In a reprise of their § 1182(f) argument, plaintiffs attempt to soften their position by falling back on an implicit exception for Presidential actions that are “closely drawn” to address “specific fast-breaking exigencies.” Brief for Respondents 60-61. Yet the absence of any textual basis for such an exception more likely indicates that Congress did not intend for § 1152(a)(1)(A) to limit the President’s flexible authority to suspend entry based on foreign policy interests. In addition, plaintiffs’ proposed exigency test would require courts, rather than the President, to determine whether a foreign government’s conduct rises to the level that would trigger a supposed implicit exception to a federal statute. See Reno v. American-Arab Anti-Discrimination Comm., 525 U.S. 471, 491, 119 S.Ct. 936, 142 L.Ed.2d 940 (1999) (explaining that even if the Executive “disclose[d] its . . . reasons for deeming nationals of a particular country a special threat,” courts would be “unable to assess their adequacy”). The text of § 1152(a)(1)(A) offers no standards that would enable courts to assess, for example, whether the situation in North Korea justifies entry restrictions while the terrorist threat in Yemen does not.

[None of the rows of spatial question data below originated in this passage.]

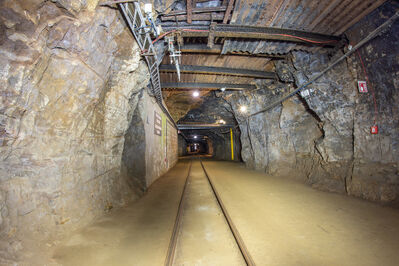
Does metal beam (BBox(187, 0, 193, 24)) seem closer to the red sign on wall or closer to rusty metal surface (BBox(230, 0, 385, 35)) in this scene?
rusty metal surface (BBox(230, 0, 385, 35))

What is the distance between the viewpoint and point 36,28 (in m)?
2.12

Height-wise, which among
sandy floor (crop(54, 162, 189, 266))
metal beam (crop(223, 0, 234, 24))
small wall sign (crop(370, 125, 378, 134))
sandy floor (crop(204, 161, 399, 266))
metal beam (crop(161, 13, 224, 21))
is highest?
metal beam (crop(161, 13, 224, 21))

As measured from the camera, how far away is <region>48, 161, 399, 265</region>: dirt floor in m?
2.42

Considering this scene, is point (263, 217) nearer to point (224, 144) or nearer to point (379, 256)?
point (379, 256)

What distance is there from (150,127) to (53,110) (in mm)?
4835

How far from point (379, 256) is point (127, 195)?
5414 millimetres

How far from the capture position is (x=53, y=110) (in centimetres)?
265

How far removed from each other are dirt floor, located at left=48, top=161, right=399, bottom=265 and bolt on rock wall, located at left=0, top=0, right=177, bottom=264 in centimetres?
66

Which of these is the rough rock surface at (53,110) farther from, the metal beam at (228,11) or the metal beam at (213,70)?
the metal beam at (213,70)

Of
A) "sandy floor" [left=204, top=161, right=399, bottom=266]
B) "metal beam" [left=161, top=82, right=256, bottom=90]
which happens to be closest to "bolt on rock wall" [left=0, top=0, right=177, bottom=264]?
"sandy floor" [left=204, top=161, right=399, bottom=266]

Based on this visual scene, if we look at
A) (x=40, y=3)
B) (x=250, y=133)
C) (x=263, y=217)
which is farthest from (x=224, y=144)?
(x=40, y=3)

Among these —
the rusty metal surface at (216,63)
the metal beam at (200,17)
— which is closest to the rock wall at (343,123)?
the rusty metal surface at (216,63)

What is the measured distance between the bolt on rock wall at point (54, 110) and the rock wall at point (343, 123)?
19.8 ft

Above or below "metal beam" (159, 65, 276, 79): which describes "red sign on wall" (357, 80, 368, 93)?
below
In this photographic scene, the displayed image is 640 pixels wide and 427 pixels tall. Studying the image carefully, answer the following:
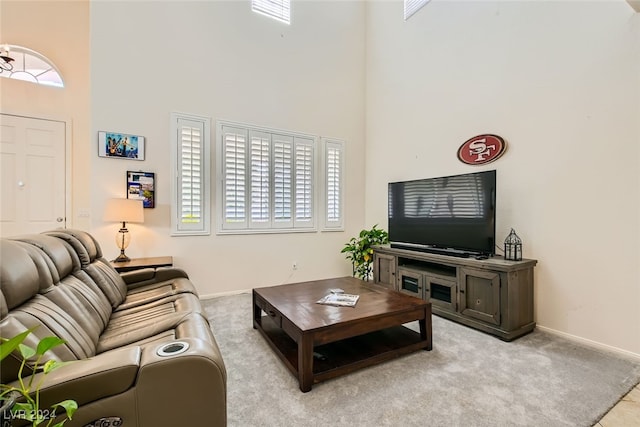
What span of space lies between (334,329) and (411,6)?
454 cm

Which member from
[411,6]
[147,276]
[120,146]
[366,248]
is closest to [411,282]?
[366,248]

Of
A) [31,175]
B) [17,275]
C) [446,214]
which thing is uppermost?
[31,175]

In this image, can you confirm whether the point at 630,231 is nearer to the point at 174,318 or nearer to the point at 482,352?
the point at 482,352

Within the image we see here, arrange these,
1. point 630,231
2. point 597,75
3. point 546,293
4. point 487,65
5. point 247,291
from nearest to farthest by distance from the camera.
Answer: point 630,231
point 597,75
point 546,293
point 487,65
point 247,291

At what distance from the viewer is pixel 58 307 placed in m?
1.42

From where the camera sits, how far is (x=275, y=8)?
4.31m

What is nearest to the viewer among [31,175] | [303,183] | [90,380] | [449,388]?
[90,380]

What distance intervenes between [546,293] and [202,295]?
12.6 ft

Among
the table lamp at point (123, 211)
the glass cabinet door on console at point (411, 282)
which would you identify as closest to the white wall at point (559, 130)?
the glass cabinet door on console at point (411, 282)

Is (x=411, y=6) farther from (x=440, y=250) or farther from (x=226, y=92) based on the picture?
(x=440, y=250)

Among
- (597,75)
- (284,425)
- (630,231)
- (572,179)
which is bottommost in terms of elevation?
(284,425)

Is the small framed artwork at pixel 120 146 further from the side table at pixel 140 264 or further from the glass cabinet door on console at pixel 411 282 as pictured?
the glass cabinet door on console at pixel 411 282

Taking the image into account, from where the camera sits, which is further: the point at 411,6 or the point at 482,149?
the point at 411,6

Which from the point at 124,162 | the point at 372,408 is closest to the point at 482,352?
the point at 372,408
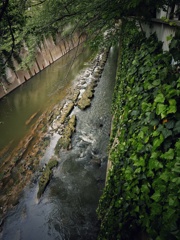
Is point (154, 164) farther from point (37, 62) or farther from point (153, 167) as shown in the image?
point (37, 62)

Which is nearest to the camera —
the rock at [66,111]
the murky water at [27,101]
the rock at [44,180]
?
the rock at [44,180]

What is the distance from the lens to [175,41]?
2.59 m

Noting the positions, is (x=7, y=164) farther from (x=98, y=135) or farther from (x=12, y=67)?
(x=12, y=67)

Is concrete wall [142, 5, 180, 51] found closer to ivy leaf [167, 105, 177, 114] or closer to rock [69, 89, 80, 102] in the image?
ivy leaf [167, 105, 177, 114]

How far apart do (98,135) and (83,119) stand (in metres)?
1.96

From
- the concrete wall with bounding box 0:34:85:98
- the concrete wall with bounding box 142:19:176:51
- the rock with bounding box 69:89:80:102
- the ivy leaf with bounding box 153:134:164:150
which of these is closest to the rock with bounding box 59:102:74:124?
the rock with bounding box 69:89:80:102

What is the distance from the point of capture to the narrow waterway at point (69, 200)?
5.96 m

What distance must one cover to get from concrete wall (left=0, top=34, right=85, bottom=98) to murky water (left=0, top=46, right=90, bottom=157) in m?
0.51

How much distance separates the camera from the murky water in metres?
11.0

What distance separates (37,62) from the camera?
19.4m

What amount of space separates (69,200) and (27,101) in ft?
32.6

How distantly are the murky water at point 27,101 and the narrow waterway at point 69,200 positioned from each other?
2978 mm

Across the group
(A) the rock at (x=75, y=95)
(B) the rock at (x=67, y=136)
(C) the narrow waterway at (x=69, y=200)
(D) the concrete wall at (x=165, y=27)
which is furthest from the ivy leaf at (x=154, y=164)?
(A) the rock at (x=75, y=95)

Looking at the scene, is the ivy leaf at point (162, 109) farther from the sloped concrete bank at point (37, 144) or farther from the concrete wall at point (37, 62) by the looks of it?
the concrete wall at point (37, 62)
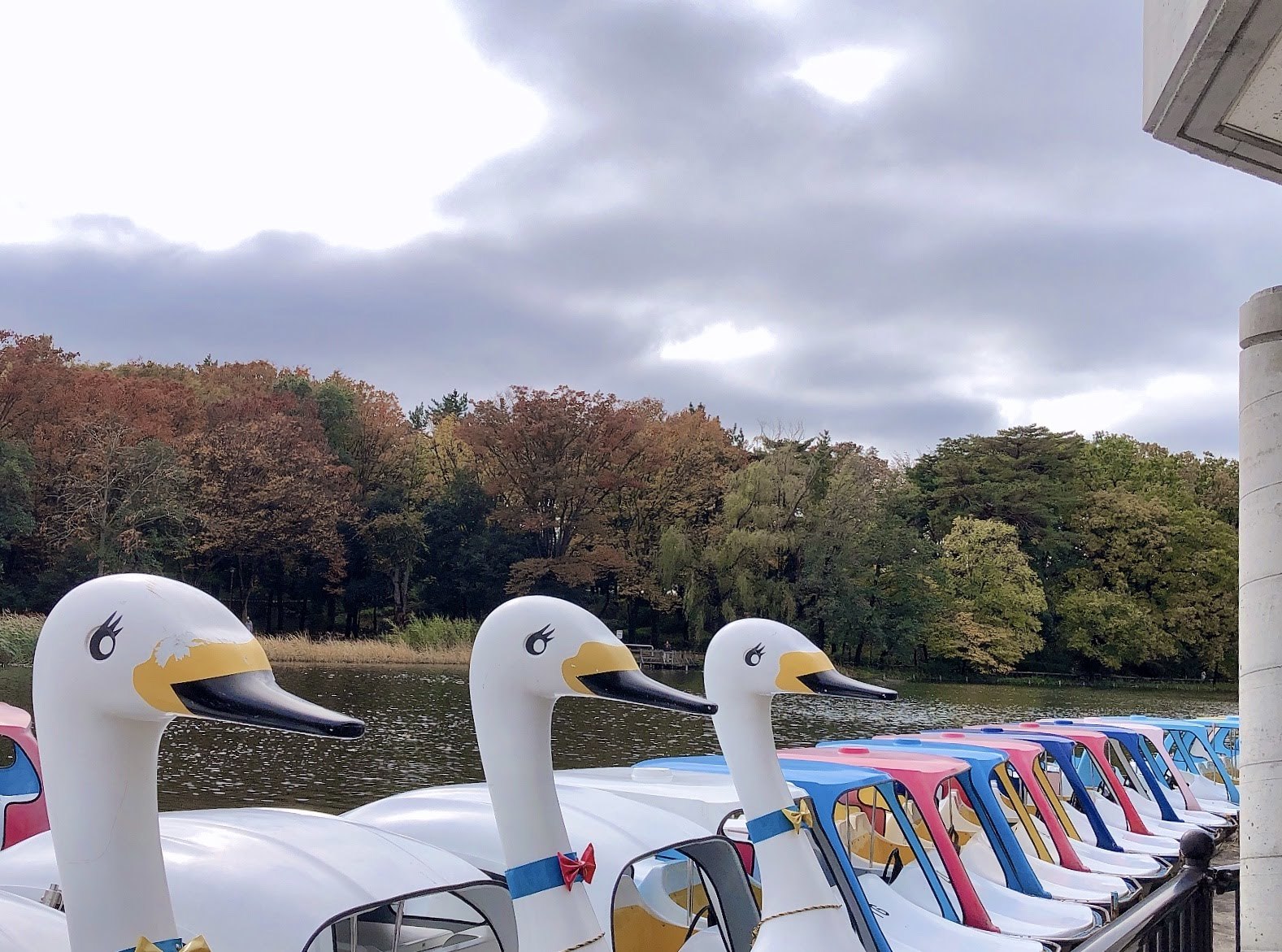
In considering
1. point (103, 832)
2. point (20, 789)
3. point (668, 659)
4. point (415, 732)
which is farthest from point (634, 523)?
point (103, 832)

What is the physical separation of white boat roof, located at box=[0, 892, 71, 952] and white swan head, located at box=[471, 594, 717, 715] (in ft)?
5.51

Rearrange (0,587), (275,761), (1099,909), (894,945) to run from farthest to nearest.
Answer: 1. (0,587)
2. (275,761)
3. (1099,909)
4. (894,945)

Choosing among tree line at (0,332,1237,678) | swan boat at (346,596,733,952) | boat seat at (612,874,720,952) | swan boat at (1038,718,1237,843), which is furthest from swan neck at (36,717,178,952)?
tree line at (0,332,1237,678)

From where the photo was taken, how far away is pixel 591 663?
15.3 feet

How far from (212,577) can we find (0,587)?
8433 millimetres

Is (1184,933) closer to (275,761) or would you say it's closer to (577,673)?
(577,673)

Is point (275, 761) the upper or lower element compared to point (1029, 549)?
lower

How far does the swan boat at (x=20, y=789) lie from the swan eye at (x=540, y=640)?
488 cm

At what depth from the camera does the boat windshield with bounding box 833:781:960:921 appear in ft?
27.4

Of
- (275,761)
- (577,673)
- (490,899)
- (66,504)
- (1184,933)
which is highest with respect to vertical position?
(66,504)

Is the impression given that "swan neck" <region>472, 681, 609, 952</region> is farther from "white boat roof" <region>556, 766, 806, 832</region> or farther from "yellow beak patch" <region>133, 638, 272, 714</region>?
"white boat roof" <region>556, 766, 806, 832</region>

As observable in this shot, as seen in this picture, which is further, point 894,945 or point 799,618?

I scanned the SG’s briefs, and did not see any obvious reference to epidemics. This argument may have come from Roberts himself, or from someone else in the majority.
Some critics of the travel ban have argued that Section 1182(f) is unconstitutional on its face. For example, my co-blogger Ilya Somin wrote that 1182(f) may violate the nondelegation doctrine. If so, then President Trump would lack the statutory authority to suspend entry from foreign countries.
I still maintain that the President would have an Article II power in this context to suspend entry, and the existence of this statute merely confirms that power.